In Bad Kreuznach gehen mehrere Echzeitanzeiger des ÖPNV an den Start


Finanziert werden die neun Anzeiger mit Gesamtkosten von 264.000 Euro in etwas zur Hälfte durch Zuschüsse des Landes Rheinland-Pfalz in Höhe von 137.000 Euro und des Zweckverbandes Rhein-Nahe Nahverkehrsverbund (ZRNN), in dem die Landkreise im RNN zusammengeschlossen sind. Die Stadt Bad Kreuznach übernimmt für die Finanzierung der Stromversorgung der Anzeiger. Der RNN  plant derzeit noch an 15 Bahnhöfen oder Bushaltestellen außerhalb von Bad Kreuznach Echtzeitanzeiger aufzustellen, so RNN-Prokurist Heiko M. Ebert.

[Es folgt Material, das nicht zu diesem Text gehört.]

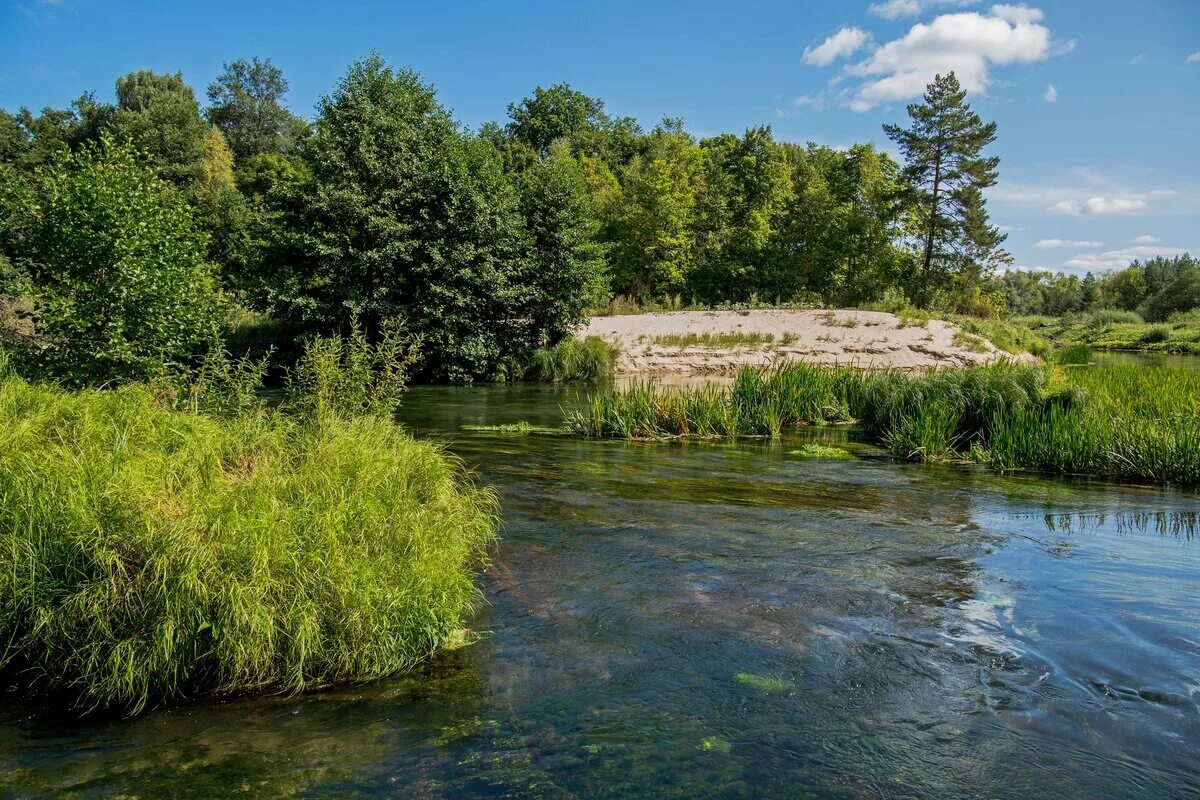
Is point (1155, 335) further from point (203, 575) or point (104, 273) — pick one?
point (203, 575)

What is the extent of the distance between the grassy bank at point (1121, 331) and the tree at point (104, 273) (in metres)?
50.8

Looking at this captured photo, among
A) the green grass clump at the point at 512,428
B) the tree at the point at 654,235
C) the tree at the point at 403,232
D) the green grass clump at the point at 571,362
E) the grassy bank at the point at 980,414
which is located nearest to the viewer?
the grassy bank at the point at 980,414

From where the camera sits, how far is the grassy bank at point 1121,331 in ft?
165

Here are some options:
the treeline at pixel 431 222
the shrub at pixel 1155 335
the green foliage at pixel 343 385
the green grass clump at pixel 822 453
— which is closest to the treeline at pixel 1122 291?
the shrub at pixel 1155 335

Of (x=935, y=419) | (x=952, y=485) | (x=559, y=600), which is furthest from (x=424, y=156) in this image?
(x=559, y=600)

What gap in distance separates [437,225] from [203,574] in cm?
2199

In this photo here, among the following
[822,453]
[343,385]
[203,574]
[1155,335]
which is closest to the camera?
[203,574]

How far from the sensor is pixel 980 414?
15523mm

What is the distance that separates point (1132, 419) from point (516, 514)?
11079 millimetres

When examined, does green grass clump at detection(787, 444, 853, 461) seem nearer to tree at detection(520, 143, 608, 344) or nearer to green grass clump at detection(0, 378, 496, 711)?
green grass clump at detection(0, 378, 496, 711)

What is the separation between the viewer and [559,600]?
24.3 ft

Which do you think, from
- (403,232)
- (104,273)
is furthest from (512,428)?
(403,232)

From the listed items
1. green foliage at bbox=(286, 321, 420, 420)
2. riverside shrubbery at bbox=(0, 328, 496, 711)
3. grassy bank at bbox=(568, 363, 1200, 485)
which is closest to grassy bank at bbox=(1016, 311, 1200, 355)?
grassy bank at bbox=(568, 363, 1200, 485)

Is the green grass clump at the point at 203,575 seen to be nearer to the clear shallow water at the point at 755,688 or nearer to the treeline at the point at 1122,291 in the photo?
the clear shallow water at the point at 755,688
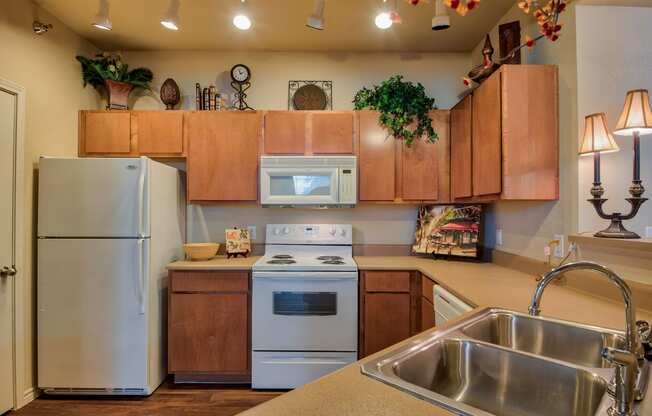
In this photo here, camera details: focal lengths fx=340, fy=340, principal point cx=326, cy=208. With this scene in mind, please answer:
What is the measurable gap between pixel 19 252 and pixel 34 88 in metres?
1.13

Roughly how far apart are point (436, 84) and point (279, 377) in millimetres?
2806

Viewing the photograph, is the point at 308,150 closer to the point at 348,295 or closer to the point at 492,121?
the point at 348,295

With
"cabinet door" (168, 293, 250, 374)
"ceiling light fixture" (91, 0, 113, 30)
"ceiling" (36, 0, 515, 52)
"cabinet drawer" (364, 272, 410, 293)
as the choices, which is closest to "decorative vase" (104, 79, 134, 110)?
"ceiling" (36, 0, 515, 52)

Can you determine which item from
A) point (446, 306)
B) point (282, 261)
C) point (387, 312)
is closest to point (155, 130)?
point (282, 261)

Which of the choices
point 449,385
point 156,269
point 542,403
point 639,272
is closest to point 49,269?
point 156,269

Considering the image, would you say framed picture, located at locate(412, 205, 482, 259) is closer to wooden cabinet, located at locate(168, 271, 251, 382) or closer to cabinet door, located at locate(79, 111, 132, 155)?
wooden cabinet, located at locate(168, 271, 251, 382)

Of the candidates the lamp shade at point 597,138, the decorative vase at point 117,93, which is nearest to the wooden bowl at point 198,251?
the decorative vase at point 117,93

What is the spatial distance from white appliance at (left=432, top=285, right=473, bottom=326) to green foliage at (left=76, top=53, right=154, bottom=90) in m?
2.96

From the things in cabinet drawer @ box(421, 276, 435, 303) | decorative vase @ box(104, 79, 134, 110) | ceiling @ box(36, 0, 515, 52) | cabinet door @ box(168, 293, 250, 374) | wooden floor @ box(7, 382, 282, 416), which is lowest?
wooden floor @ box(7, 382, 282, 416)

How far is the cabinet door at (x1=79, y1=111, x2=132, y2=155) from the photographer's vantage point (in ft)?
9.21

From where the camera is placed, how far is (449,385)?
1.05 m

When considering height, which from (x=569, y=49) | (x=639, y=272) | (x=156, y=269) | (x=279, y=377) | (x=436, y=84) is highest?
(x=436, y=84)

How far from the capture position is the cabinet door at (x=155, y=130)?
2.82 metres

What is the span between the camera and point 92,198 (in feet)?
7.71
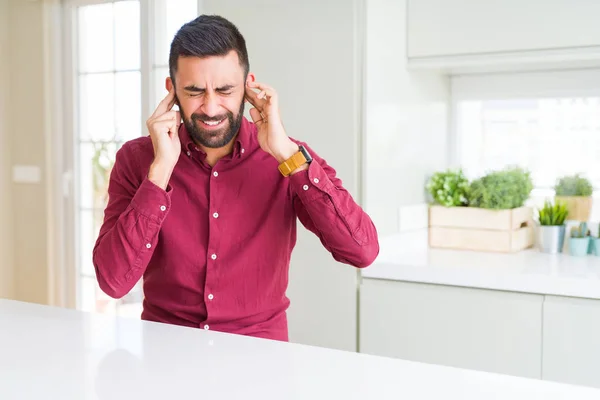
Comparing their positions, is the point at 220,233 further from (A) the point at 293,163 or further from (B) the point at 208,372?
(B) the point at 208,372

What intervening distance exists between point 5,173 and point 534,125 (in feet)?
9.42

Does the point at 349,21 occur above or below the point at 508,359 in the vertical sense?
above

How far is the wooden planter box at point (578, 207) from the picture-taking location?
2.98 metres

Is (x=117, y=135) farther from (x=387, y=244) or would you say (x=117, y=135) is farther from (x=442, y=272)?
(x=442, y=272)

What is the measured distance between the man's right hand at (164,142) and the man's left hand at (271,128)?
20cm

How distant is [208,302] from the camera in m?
1.82

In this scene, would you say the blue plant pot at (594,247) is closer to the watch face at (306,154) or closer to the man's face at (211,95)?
the watch face at (306,154)

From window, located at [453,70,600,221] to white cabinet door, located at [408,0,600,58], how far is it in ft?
1.57

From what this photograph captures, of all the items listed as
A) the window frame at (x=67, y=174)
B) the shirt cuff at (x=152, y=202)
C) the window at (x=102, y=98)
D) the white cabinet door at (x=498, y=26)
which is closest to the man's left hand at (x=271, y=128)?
the shirt cuff at (x=152, y=202)

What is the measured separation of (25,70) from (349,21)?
2291 millimetres

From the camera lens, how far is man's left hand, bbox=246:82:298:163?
1.81 meters

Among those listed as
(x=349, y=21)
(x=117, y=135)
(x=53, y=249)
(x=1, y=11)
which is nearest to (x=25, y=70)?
(x=1, y=11)

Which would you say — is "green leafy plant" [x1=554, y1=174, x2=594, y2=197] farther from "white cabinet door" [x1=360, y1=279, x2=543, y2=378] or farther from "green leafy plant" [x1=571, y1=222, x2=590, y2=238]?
"white cabinet door" [x1=360, y1=279, x2=543, y2=378]

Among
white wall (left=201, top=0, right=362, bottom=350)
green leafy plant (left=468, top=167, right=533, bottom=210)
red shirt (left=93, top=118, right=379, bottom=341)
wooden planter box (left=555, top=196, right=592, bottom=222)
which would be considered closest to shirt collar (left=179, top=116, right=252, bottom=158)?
red shirt (left=93, top=118, right=379, bottom=341)
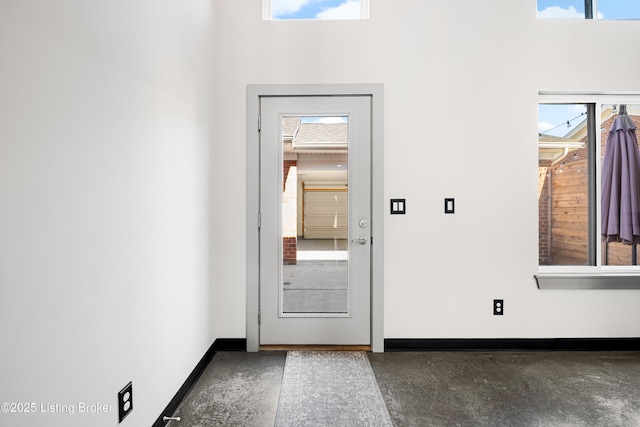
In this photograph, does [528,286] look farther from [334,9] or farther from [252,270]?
[334,9]

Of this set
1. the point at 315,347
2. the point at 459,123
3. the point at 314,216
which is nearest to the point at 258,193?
the point at 314,216

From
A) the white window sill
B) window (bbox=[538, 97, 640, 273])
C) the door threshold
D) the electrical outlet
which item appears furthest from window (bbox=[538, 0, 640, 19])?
the electrical outlet

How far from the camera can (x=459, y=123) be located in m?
2.50

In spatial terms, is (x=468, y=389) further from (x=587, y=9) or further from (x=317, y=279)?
(x=587, y=9)

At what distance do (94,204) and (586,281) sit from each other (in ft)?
10.6

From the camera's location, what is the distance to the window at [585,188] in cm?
258

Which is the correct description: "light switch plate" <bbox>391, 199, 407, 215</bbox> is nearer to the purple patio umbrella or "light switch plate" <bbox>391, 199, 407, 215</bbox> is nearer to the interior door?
the interior door

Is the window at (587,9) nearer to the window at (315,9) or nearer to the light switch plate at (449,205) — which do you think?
the window at (315,9)

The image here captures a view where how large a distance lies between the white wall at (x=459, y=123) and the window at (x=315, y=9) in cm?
13

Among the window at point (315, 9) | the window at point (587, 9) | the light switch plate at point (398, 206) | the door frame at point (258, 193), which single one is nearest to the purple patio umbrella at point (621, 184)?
the window at point (587, 9)

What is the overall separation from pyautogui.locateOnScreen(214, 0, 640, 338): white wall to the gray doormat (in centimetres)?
49

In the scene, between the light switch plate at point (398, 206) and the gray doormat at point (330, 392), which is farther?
the light switch plate at point (398, 206)

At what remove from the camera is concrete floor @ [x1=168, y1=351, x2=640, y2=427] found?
1714 mm

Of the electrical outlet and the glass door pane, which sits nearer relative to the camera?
the electrical outlet
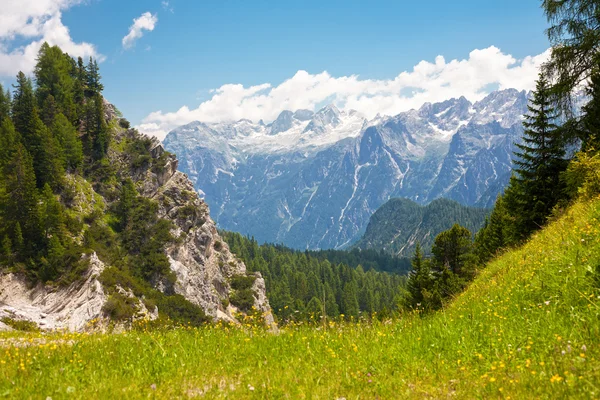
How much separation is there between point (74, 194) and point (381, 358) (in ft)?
255

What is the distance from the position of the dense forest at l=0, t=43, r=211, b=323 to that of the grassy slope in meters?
48.4

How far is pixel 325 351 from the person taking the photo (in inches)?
278

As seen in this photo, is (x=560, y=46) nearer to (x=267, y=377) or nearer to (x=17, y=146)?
(x=267, y=377)

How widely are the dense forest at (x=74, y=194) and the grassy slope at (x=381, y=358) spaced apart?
159ft

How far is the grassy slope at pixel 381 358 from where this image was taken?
16.5ft

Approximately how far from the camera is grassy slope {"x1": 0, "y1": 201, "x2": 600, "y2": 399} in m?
5.04

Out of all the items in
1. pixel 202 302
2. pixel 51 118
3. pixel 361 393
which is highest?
→ pixel 51 118

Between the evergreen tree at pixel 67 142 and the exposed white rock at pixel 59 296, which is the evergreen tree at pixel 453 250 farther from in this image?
the evergreen tree at pixel 67 142

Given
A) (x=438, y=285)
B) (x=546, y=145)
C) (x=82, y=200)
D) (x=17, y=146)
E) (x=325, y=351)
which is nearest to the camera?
(x=325, y=351)

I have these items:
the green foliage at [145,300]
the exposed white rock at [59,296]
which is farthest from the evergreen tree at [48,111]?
the exposed white rock at [59,296]

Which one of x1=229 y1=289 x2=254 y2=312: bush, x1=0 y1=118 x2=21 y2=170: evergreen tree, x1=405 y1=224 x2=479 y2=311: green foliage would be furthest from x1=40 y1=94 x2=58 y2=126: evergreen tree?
x1=405 y1=224 x2=479 y2=311: green foliage

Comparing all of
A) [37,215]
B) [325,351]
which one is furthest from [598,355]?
[37,215]

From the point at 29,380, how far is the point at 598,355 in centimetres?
819

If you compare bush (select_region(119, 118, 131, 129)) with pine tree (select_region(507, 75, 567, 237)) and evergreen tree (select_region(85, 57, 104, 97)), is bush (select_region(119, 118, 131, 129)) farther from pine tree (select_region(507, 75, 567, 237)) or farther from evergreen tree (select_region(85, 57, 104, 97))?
pine tree (select_region(507, 75, 567, 237))
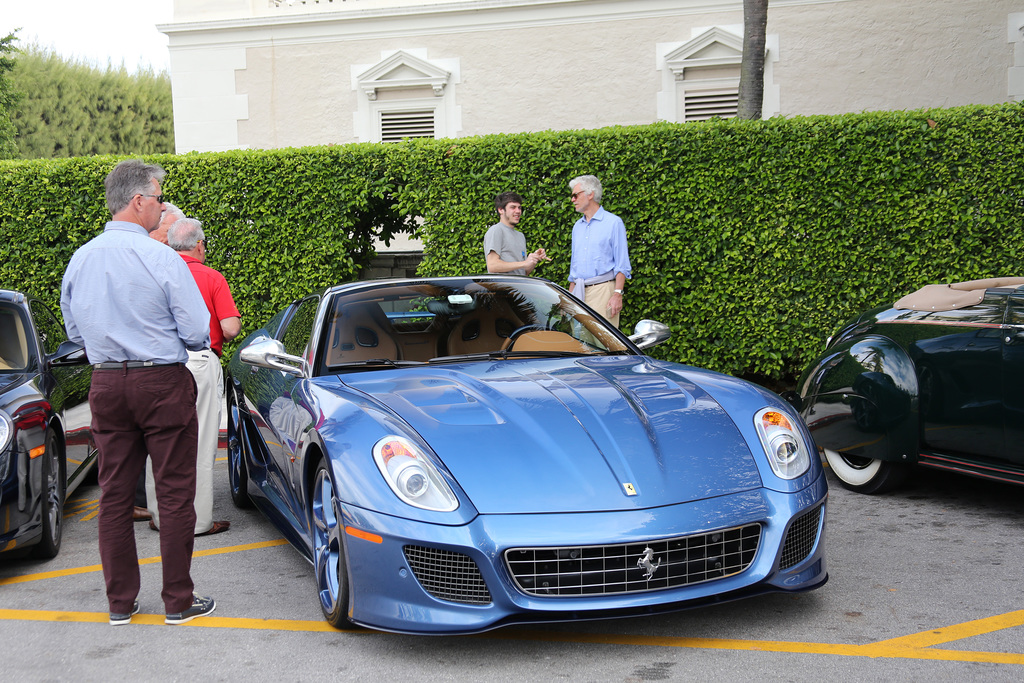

Die Kreuznacher Stadtwerke haben über Bereitstellung der Stromversorgung hinaus auch für bautechnische Koordination der Aufstellung der Masten und Anzeiger gesorgt. Auch Stadtwerke Geschäftsführer Christoph Nath begrüßt, „dass nun Echtzeitanzeiger an Bushaltstellen umgesetzt sind und dadurch ein echter Mehrwert im Bereich Mobilität geschaffen wird.“

Dass die Anzeiger nur durch ein Zusammenspiel zahlreicher Akteure funktionieren, zeigt neben der Finanzierung vor allem die Datenüber­mittlung. Ursprung der angezeigten Echzeitdaten sind die Bordrechner in den Stadt- wie Regionalbussen und Zügen, die jederzeit die Pünktlichkeit bzw. Verspätung errechnen. Diese Prognosedaten der Abfahrtszeit der Busse und Züge der unterschiedlichen Verkehrsunternehmen, wie in Bad Kreuznach die Busunternehmen Stadtbus Bad Kreuznach, ORN Omnibusverkehr Rhein-Nahe und DB Regio Bus Mitte sowie die Eisenbahnverkehrsunternehmen vlexx und DB Regio, ermittelt und in die landesweite Datendrehscheibe für Echtzeitdaten eingespeist. Von dort werden die Echzeitdaten nicht nur der RNN-Fahrplanauskunft unter www.rnn.info und Fahrplan-App RNN-Companion zur Verfügung gestellt, sondern auch an die Echtzeitanzeiger in Bad Kreuznach und an anderen Standorten im RNN übermittelt und dort angezeigt.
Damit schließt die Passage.